-- WHAT THE TASK REQUIRES --
Return only the lines below starting at the line containing "Martin HD12-28 12-String Natural" and ending at the line containing "Print, Design for the Ten-Deck House", both included, exactly as they are and with no pictures.

-- EXCERPTED RECORDS --
%%
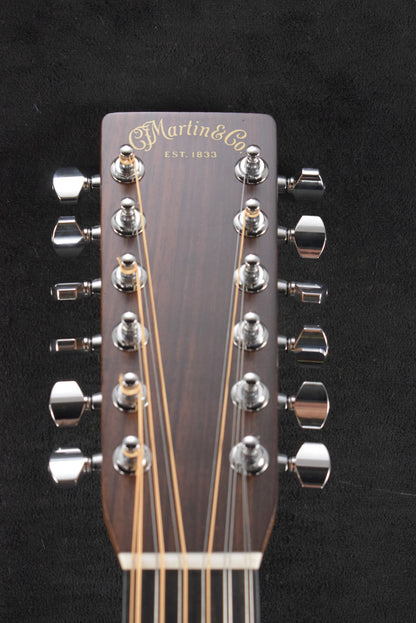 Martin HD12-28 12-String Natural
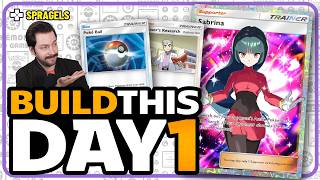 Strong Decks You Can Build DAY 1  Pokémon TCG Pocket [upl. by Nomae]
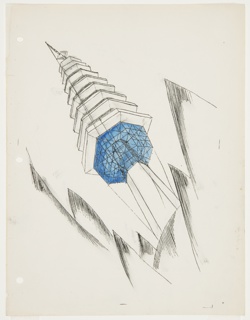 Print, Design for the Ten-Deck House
%%
%%
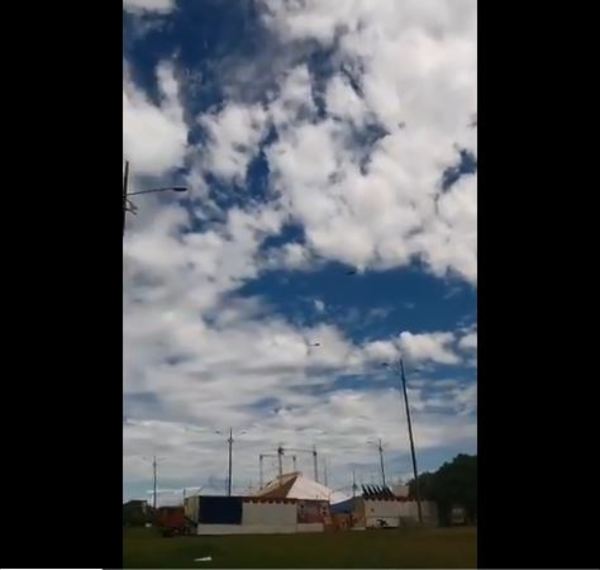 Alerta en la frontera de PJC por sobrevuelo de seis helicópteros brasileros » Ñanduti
%%
%%
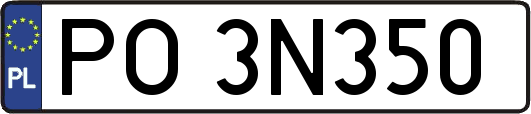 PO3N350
%%
-- OUTPUT FOR THIS TASK --
 Martin HD12-28 12-String Natural
 Strong Decks You Can Build DAY 1  Pokémon TCG Pocket [upl. by Nomae]
 Print, Design for the Ten-Deck House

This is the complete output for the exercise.